Око за око; одна жизнь за многие.
– Я не собираюсь убивать вас, Джозеф. – С этими словами я ухожу, но его голос останавливает меня.
– Пожалуйста. Это желание умирающего, – молит старик. – Или, скорее, желание человека, который хочет умереть. Они не так уж сильно отличаются.
Он бредит. Воображает себя вампиром из своего шахматного набора, которого держат здесь в ловушке за грехи. Думает, если я убью его, библейский правый суд свершится и кармические долги будут стерты, еврейка отнимет жизнь у убийцы других евреев. Рассудком я понимаю, что это абсурд. Эмоционально я не хочу давать ему малейшего повода для утешительной мысли, что собираюсь рассматривать всерьез его просьбу.
Но я не могу просто уйти и сделать вид, что этого разговора не было. Если бы ко мне на улице подошел человек и признался в убийстве, я не могла бы это проигнорировать. Я нашла бы кого-нибудь, кто знает, что с этим делать.

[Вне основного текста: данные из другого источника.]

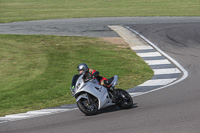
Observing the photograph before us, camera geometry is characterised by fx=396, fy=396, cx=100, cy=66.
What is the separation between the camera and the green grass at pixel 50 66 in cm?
1331

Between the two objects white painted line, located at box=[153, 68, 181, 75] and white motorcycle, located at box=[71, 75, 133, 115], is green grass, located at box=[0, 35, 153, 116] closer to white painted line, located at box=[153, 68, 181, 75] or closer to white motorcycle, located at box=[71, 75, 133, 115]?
white painted line, located at box=[153, 68, 181, 75]

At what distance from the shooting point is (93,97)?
34.2 feet

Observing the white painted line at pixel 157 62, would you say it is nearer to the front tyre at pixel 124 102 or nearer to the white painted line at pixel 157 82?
the white painted line at pixel 157 82

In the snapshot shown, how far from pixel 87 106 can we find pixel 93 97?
14.0 inches

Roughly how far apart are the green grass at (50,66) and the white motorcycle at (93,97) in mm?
2325

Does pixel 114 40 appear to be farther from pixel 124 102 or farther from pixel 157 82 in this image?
pixel 124 102

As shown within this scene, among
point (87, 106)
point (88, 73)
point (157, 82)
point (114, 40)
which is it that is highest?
point (114, 40)

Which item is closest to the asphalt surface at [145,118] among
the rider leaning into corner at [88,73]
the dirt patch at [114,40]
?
the rider leaning into corner at [88,73]

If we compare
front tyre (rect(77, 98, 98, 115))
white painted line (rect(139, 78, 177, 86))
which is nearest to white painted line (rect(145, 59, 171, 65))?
white painted line (rect(139, 78, 177, 86))

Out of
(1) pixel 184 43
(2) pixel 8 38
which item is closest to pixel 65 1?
(2) pixel 8 38

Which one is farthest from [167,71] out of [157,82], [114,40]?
[114,40]

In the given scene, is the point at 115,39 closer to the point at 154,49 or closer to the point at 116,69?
the point at 154,49

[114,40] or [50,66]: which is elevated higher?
[114,40]

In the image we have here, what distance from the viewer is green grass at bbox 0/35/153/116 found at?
13.3 meters
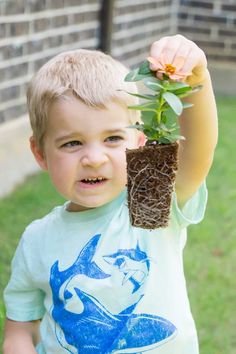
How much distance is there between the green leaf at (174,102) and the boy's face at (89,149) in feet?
1.33

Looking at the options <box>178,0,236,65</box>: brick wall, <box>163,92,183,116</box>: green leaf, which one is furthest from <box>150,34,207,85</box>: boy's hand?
<box>178,0,236,65</box>: brick wall

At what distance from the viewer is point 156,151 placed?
68.7 inches

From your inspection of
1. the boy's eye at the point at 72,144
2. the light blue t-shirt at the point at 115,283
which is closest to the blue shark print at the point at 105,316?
the light blue t-shirt at the point at 115,283

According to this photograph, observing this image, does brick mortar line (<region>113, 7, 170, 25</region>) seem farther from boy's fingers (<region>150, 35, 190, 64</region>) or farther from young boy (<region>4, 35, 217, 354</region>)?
boy's fingers (<region>150, 35, 190, 64</region>)

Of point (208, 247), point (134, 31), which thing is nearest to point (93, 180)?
point (208, 247)

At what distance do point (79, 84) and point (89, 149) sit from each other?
0.17m

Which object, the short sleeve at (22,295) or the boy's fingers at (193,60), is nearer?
the boy's fingers at (193,60)

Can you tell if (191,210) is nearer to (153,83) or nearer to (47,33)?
(153,83)

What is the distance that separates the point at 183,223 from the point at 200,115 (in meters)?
0.30

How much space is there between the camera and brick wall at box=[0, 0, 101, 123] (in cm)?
536

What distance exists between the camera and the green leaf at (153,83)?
1657mm

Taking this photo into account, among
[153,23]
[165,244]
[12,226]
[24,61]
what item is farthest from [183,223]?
[153,23]

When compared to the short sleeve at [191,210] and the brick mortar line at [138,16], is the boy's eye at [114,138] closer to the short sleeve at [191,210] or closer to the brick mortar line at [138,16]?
the short sleeve at [191,210]

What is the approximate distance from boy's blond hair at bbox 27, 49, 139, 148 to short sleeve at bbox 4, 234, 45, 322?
14.1 inches
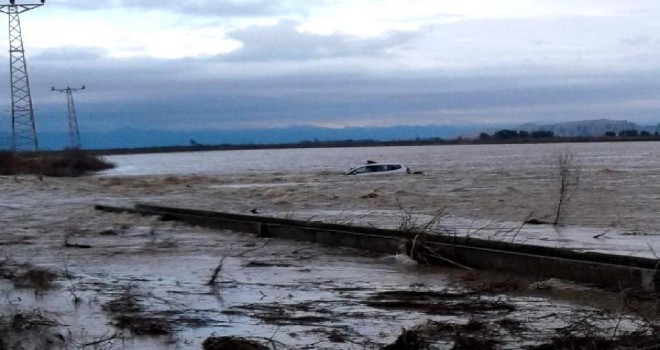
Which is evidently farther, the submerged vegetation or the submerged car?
the submerged vegetation

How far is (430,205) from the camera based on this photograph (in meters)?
29.8

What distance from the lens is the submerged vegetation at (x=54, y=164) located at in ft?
200

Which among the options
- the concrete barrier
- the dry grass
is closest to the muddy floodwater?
the concrete barrier

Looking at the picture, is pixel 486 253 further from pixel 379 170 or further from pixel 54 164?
pixel 54 164

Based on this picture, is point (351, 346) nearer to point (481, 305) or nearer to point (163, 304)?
point (481, 305)

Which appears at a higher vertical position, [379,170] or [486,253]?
[486,253]

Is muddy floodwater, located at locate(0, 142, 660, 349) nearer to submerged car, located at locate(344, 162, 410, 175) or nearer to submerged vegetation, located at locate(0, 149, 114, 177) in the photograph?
submerged car, located at locate(344, 162, 410, 175)

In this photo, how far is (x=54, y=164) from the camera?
3137 inches

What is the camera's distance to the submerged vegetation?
6084cm

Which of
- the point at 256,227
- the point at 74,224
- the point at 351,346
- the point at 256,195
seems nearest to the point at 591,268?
the point at 351,346

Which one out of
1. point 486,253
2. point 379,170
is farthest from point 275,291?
point 379,170

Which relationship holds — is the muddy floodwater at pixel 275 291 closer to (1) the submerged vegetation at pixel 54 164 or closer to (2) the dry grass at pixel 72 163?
(1) the submerged vegetation at pixel 54 164

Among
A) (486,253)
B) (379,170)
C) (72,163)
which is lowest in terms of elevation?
(379,170)

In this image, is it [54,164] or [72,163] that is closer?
[54,164]
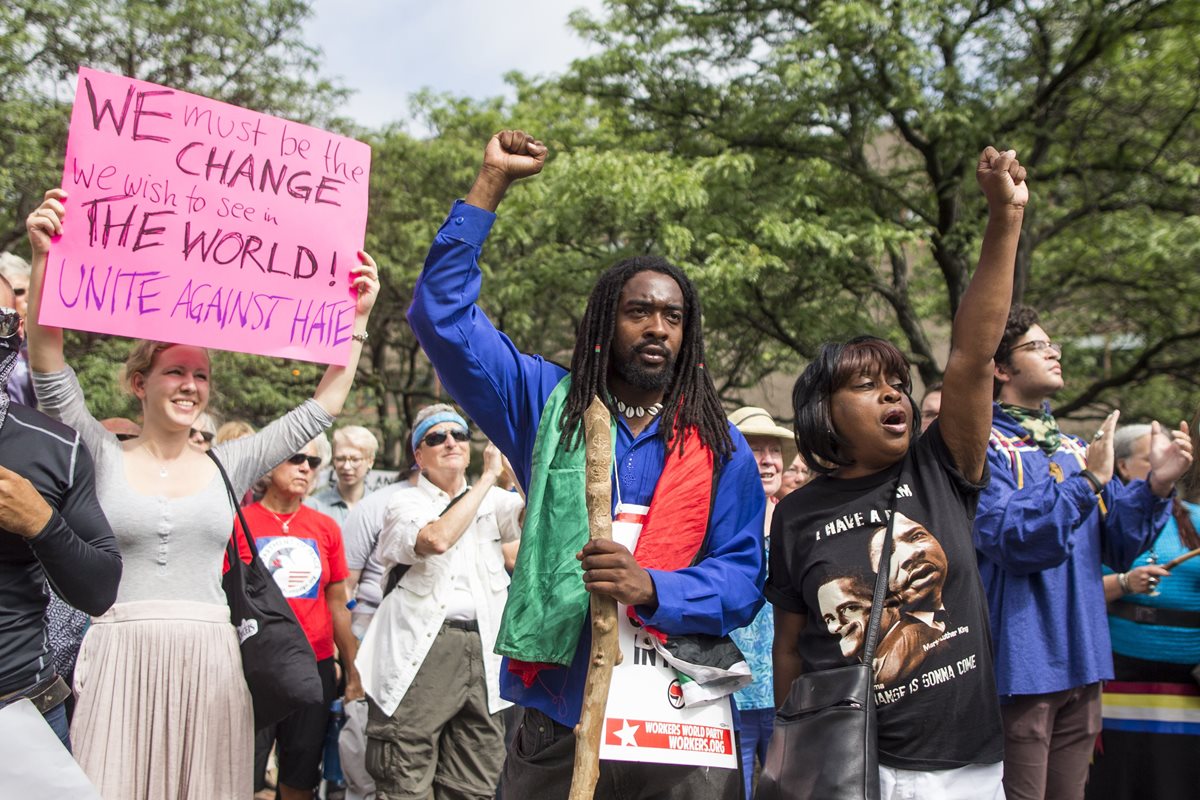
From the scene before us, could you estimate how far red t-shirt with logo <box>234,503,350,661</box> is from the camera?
5.43m

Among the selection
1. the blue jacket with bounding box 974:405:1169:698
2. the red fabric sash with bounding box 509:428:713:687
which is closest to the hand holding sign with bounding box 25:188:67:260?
the red fabric sash with bounding box 509:428:713:687

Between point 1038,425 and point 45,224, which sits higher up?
point 45,224

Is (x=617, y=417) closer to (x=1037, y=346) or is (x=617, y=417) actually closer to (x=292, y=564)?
(x=1037, y=346)

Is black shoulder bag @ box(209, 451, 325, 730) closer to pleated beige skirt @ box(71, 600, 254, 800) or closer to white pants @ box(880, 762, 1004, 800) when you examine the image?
pleated beige skirt @ box(71, 600, 254, 800)

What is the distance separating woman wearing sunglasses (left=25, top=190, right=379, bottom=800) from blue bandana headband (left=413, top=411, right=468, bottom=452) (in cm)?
169

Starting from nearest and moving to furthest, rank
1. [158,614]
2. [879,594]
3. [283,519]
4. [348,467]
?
[879,594] < [158,614] < [283,519] < [348,467]

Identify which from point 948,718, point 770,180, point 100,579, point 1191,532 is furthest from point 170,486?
point 770,180

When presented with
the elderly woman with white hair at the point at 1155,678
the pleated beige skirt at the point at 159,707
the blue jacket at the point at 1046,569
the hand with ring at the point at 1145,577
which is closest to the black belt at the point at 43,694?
the pleated beige skirt at the point at 159,707

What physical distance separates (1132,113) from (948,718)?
11.8m

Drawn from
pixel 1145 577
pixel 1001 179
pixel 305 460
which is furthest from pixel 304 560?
pixel 1001 179

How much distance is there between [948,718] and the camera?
246 cm

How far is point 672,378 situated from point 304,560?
3276 mm

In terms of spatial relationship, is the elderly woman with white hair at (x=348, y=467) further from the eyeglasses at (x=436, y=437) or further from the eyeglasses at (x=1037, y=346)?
the eyeglasses at (x=1037, y=346)

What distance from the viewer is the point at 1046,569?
3.55 m
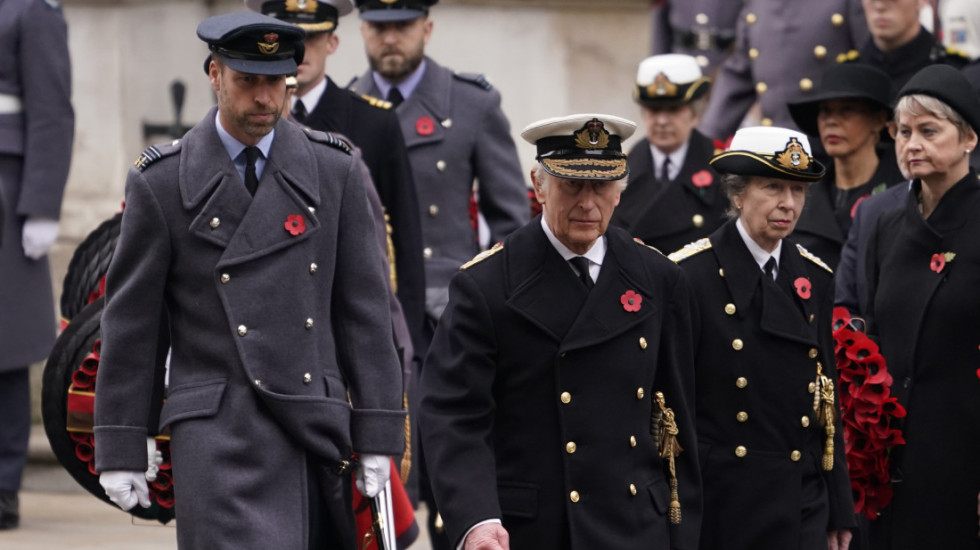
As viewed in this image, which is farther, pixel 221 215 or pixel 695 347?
pixel 695 347

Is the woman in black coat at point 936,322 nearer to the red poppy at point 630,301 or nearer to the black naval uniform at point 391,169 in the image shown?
the red poppy at point 630,301

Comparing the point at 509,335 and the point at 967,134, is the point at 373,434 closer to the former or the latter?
the point at 509,335

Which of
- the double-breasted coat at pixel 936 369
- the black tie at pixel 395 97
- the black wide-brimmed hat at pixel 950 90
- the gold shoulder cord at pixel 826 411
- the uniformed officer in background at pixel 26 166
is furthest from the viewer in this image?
the uniformed officer in background at pixel 26 166

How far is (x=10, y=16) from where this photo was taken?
9.41m

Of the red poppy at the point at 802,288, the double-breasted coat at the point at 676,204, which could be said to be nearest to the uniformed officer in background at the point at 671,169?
the double-breasted coat at the point at 676,204

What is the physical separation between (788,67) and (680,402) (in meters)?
4.66

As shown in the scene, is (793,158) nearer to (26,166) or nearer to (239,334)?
(239,334)

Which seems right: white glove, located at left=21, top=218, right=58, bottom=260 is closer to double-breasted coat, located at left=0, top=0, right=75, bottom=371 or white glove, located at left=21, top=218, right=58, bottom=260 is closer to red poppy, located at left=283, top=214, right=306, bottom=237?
double-breasted coat, located at left=0, top=0, right=75, bottom=371

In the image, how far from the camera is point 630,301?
5.77 meters

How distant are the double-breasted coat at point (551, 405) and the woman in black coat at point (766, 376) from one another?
2.18 feet

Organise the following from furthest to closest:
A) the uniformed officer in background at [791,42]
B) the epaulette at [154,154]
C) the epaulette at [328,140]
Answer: the uniformed officer in background at [791,42]
the epaulette at [328,140]
the epaulette at [154,154]

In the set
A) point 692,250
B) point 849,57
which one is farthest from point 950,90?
point 849,57

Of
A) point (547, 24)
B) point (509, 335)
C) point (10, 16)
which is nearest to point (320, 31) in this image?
point (10, 16)

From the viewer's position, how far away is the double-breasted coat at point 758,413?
21.1ft
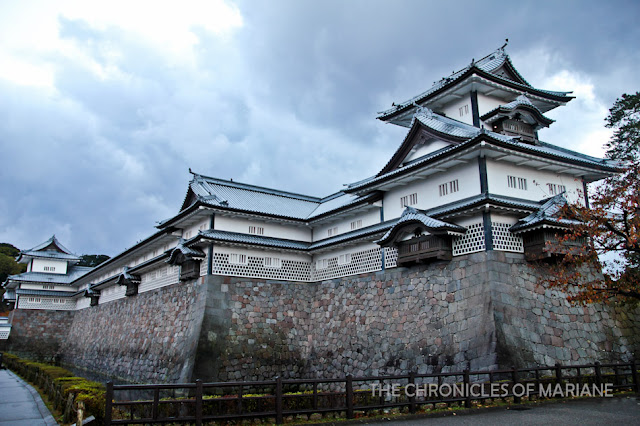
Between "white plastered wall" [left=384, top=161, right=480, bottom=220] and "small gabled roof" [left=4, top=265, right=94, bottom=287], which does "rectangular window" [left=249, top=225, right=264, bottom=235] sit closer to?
"white plastered wall" [left=384, top=161, right=480, bottom=220]

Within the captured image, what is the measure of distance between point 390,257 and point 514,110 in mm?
9108

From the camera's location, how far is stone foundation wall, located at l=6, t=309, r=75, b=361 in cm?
5225

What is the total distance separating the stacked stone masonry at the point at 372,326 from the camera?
698 inches

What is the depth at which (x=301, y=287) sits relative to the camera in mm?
27859

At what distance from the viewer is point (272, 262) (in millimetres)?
27297

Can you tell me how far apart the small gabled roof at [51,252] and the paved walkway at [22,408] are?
38.6m

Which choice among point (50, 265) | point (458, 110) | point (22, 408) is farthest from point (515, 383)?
point (50, 265)

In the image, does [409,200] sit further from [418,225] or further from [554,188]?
[554,188]

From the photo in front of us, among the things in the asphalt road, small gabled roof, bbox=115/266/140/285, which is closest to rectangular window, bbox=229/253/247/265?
small gabled roof, bbox=115/266/140/285

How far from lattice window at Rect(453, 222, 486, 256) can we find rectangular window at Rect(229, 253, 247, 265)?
469 inches

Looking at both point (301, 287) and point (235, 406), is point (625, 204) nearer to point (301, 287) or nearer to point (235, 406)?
point (235, 406)

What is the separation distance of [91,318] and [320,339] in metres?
31.0

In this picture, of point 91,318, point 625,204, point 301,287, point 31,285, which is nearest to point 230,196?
point 301,287

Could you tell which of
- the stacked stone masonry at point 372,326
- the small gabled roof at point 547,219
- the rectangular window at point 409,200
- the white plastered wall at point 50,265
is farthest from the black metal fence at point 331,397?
the white plastered wall at point 50,265
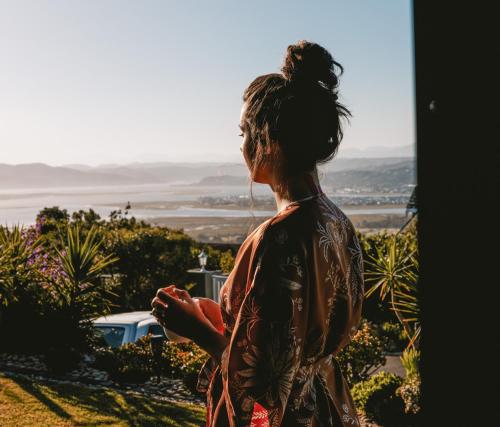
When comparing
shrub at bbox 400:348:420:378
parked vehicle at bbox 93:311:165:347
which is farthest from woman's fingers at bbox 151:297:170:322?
parked vehicle at bbox 93:311:165:347

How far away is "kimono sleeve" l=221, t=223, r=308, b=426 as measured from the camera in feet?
4.54

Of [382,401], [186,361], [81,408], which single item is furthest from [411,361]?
[81,408]

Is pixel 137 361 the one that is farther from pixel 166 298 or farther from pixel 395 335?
pixel 166 298

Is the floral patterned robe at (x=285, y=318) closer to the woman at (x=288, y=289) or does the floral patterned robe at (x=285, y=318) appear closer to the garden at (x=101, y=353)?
the woman at (x=288, y=289)

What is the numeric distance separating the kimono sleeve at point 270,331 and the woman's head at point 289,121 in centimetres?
24

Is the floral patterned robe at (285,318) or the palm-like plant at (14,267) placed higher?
the floral patterned robe at (285,318)

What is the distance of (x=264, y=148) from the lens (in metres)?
1.57

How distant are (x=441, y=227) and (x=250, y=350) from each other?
0.66 meters

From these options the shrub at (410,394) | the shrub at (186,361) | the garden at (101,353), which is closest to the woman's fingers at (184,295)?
the garden at (101,353)

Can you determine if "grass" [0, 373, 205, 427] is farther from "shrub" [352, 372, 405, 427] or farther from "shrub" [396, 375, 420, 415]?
"shrub" [396, 375, 420, 415]

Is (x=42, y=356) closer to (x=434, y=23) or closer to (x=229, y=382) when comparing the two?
(x=229, y=382)

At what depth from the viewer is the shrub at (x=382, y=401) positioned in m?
5.96

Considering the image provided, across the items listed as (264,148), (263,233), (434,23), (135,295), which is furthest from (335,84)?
(135,295)

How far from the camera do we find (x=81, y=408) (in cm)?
589
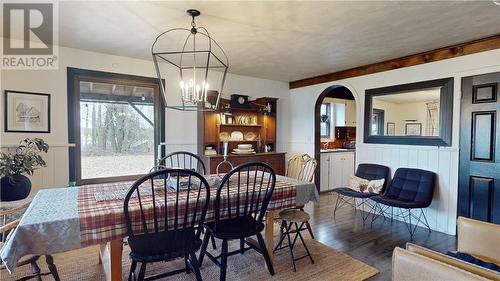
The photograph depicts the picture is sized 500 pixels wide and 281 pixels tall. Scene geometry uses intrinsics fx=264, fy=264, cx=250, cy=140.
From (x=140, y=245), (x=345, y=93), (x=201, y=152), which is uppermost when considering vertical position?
(x=345, y=93)

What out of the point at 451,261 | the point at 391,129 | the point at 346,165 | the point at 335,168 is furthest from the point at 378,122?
the point at 451,261

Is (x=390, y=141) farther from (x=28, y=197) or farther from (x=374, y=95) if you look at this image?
(x=28, y=197)

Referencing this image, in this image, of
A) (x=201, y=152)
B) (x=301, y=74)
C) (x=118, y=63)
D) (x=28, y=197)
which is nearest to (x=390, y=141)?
(x=301, y=74)

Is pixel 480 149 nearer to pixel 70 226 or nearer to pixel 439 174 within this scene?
pixel 439 174

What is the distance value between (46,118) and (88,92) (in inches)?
25.6

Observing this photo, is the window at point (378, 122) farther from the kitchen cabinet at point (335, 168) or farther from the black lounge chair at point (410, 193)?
the kitchen cabinet at point (335, 168)

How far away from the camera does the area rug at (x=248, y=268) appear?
231 cm

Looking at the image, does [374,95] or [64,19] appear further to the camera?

И давность убийства, совершенного почти семьдесят лет назад, ничего не меняет.
У меня не укладывается в голове, как человек в эсэсовской форме, глядевший на меня с фотографии, превратился в стоящего передо мной старика. В того, кто скрывался, будучи у всех на виду, более полувека.
Я смеялась с Джозефом; я доверяла Джозефу; я играла в шахматы с Джозефом. За спиной у него садик в стиле Моне, созданный Мэри, там цветут георгины, душистый горошек и плетистые розы, гортензии, дельфиниум и аконит. Я вспоминаю сказанные Мэри слова: иногда самые прекрасные вещи могут оказаться ядовитыми.
Два года назад в новостях рассказывали о деле Ивана Демьянюка. Хотя я не следила за развитием событий, но помню картинку, как очень старого человека вывозят из дома в инвалидной коляске. Очевидно, кто-то где-то до сих пор преследует бывших нацистов.
Но кто?
Если Джозеф лжет, мне нужно знать почему. Но если он говорит правду, тогда я могу невольно стать частью истории.
Мне нужно подумать. И пусть Джозеф верит, что я на его стороне.
Я поворачиваюсь к нему. Перед глазами стоит образ юного Джозефа в нацистской форме, вот он поднимает руку и стреляет в кого-нибудь. Вспоминается фотография из школьного учебника истории – изможденный еврей несет на руках тело другого.